> **Problem description**:
Print all entries precisely as they are written.

Data extracted from a collection
==================================================

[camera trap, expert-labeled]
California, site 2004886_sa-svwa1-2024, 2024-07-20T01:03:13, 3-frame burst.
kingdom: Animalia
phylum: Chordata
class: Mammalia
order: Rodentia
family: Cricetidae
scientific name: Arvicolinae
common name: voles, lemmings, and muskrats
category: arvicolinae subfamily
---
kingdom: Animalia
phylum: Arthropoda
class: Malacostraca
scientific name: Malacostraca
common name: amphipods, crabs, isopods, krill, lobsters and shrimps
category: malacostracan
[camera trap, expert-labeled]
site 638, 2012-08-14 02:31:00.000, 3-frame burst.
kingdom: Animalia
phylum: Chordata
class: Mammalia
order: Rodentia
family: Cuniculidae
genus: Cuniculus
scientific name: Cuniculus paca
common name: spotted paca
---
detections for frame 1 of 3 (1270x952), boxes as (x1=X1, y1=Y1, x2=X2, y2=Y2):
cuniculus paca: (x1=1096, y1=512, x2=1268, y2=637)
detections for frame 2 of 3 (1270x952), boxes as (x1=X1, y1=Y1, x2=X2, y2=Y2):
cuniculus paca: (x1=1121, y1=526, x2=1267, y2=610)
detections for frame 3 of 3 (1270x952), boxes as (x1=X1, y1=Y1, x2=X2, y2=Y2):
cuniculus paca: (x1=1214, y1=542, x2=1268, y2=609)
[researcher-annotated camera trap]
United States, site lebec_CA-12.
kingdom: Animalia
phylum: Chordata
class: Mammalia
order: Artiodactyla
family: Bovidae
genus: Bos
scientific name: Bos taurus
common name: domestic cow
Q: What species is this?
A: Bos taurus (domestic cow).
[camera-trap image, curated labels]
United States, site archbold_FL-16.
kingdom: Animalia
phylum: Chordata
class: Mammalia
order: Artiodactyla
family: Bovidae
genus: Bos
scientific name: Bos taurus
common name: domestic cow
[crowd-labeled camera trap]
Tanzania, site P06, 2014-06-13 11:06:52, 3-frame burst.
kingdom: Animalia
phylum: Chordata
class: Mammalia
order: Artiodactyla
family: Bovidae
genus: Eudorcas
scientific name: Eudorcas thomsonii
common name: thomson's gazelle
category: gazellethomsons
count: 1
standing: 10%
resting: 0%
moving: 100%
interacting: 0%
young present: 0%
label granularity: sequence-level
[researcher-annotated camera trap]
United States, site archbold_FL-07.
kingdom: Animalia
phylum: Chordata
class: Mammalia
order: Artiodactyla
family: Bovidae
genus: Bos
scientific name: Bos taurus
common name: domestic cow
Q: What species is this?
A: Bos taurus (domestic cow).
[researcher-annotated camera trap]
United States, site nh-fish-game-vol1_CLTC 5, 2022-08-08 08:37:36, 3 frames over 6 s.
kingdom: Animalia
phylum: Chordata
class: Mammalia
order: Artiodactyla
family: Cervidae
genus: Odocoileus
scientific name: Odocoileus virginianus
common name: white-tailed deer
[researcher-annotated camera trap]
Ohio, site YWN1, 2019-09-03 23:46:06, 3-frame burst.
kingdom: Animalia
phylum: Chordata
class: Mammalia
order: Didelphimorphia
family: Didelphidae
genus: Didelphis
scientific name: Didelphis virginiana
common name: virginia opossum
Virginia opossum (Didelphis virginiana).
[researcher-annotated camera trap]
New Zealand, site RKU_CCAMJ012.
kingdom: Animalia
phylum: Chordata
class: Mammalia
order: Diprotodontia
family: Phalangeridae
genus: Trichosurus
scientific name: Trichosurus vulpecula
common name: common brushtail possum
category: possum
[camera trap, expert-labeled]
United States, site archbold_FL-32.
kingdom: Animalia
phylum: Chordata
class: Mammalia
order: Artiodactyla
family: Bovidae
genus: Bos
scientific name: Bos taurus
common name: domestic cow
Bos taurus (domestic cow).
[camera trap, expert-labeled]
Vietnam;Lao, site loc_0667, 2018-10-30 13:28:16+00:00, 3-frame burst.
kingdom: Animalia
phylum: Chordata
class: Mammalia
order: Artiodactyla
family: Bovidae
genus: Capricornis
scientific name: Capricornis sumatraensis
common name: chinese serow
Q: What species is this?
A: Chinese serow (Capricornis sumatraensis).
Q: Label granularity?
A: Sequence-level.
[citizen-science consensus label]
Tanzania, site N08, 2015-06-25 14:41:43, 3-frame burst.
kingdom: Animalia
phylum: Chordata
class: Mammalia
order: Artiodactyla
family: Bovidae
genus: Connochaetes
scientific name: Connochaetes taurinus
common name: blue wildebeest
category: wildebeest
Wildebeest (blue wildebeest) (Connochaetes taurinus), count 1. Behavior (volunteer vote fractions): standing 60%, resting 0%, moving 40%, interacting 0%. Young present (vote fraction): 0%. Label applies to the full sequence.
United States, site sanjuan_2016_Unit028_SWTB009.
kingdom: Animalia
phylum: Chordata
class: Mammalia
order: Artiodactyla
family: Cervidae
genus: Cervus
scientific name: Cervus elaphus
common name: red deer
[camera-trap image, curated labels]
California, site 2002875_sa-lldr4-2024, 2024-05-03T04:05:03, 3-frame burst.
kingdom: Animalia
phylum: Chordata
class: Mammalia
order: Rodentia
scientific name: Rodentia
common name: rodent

==================================================

> **Response to the task**:
[camera trap, expert-labeled]
California, site 2004886_sa-svwa1-2024, 2024-07-20T01:03:13, 3-frame burst.
kingdom: Animalia
phylum: Chordata
class: Mammalia
order: Rodentia
family: Cricetidae
scientific name: Arvicolinae
common name: voles, lemmings, and muskrats
category: arvicolinae subfamily
---
kingdom: Animalia
phylum: Arthropoda
class: Malacostraca
scientific name: Malacostraca
common name: amphipods, crabs, isopods, krill, lobsters and shrimps
category: malacostracan
[camera trap, expert-labeled]
site 638, 2012-08-14 02:31:00.000, 3-frame burst.
kingdom: Animalia
phylum: Chordata
class: Mammalia
order: Rodentia
family: Cuniculidae
genus: Cuniculus
scientific name: Cuniculus paca
common name: spotted paca
---
detections for frame 1 of 3 (1270x952), boxes as (x1=X1, y1=Y1, x2=X2, y2=Y2):
cuniculus paca: (x1=1096, y1=512, x2=1268, y2=637)
detections for frame 2 of 3 (1270x952), boxes as (x1=X1, y1=Y1, x2=X2, y2=Y2):
cuniculus paca: (x1=1121, y1=526, x2=1267, y2=610)
detections for frame 3 of 3 (1270x952), boxes as (x1=X1, y1=Y1, x2=X2, y2=Y2):
cuniculus paca: (x1=1214, y1=542, x2=1268, y2=609)
[researcher-annotated camera trap]
United States, site lebec_CA-12.
kingdom: Animalia
phylum: Chordata
class: Mammalia
order: Artiodactyla
family: Bovidae
genus: Bos
scientific name: Bos taurus
common name: domestic cow
Q: What species is this?
A: Bos taurus (domestic cow).
[camera-trap image, curated labels]
United States, site archbold_FL-16.
kingdom: Animalia
phylum: Chordata
class: Mammalia
order: Artiodactyla
family: Bovidae
genus: Bos
scientific name: Bos taurus
common name: domestic cow
[crowd-labeled camera trap]
Tanzania, site P06, 2014-06-13 11:06:52, 3-frame burst.
kingdom: Animalia
phylum: Chordata
class: Mammalia
order: Artiodactyla
family: Bovidae
genus: Eudorcas
scientific name: Eudorcas thomsonii
common name: thomson's gazelle
category: gazellethomsons
count: 1
standing: 10%
resting: 0%
moving: 100%
interacting: 0%
young present: 0%
label granularity: sequence-level
[researcher-annotated camera trap]
United States, site archbold_FL-07.
kingdom: Animalia
phylum: Chordata
class: Mammalia
order: Artiodactyla
family: Bovidae
genus: Bos
scientific name: Bos taurus
common name: domestic cow
Q: What species is this?
A: Bos taurus (domestic cow).
[researcher-annotated camera trap]
United States, site nh-fish-game-vol1_CLTC 5, 2022-08-08 08:37:36, 3 frames over 6 s.
kingdom: Animalia
phylum: Chordata
class: Mammalia
order: Artiodactyla
family: Cervidae
genus: Odocoileus
scientific name: Odocoileus virginianus
common name: white-tailed deer
[researcher-annotated camera trap]
Ohio, site YWN1, 2019-09-03 23:46:06, 3-frame burst.
kingdom: Animalia
phylum: Chordata
class: Mammalia
order: Didelphimorphia
family: Didelphidae
genus: Didelphis
scientific name: Didelphis virginiana
common name: virginia opossum
Virginia opossum (Didelphis virginiana).
[researcher-annotated camera trap]
New Zealand, site RKU_CCAMJ012.
kingdom: Animalia
phylum: Chordata
class: Mammalia
order: Diprotodontia
family: Phalangeridae
genus: Trichosurus
scientific name: Trichosurus vulpecula
common name: common brushtail possum
category: possum
[camera trap, expert-labeled]
United States, site archbold_FL-32.
kingdom: Animalia
phylum: Chordata
class: Mammalia
order: Artiodactyla
family: Bovidae
genus: Bos
scientific name: Bos taurus
common name: domestic cow
Bos taurus (domestic cow).
[camera trap, expert-labeled]
Vietnam;Lao, site loc_0667, 2018-10-30 13:28:16+00:00, 3-frame burst.
kingdom: Animalia
phylum: Chordata
class: Mammalia
order: Artiodactyla
family: Bovidae
genus: Capricornis
scientific name: Capricornis sumatraensis
common name: chinese serow
Q: What species is this?
A: Chinese serow (Capricornis sumatraensis).
Q: Label granularity?
A: Sequence-level.
[citizen-science consensus label]
Tanzania, site N08, 2015-06-25 14:41:43, 3-frame burst.
kingdom: Animalia
phylum: Chordata
class: Mammalia
order: Artiodactyla
family: Bovidae
genus: Connochaetes
scientific name: Connochaetes taurinus
common name: blue wildebeest
category: wildebeest
Wildebeest (blue wildebeest) (Connochaetes taurinus), count 1. Behavior (volunteer vote fractions): standing 60%, resting 0%, moving 40%, interacting 0%. Young present (vote fraction): 0%. Label applies to the full sequence.
United States, site sanjuan_2016_Unit028_SWTB009.
kingdom: Animalia
phylum: Chordata
class: Mammalia
order: Artiodactyla
family: Cervidae
genus: Cervus
scientific name: Cervus elaphus
common name: red deer
[camera-trap image, curated labels]
California, site 2002875_sa-lldr4-2024, 2024-05-03T04:05:03, 3-frame burst.
kingdom: Animalia
phylum: Chordata
class: Mammalia
order: Rodentia
scientific name: Rodentia
common name: rodent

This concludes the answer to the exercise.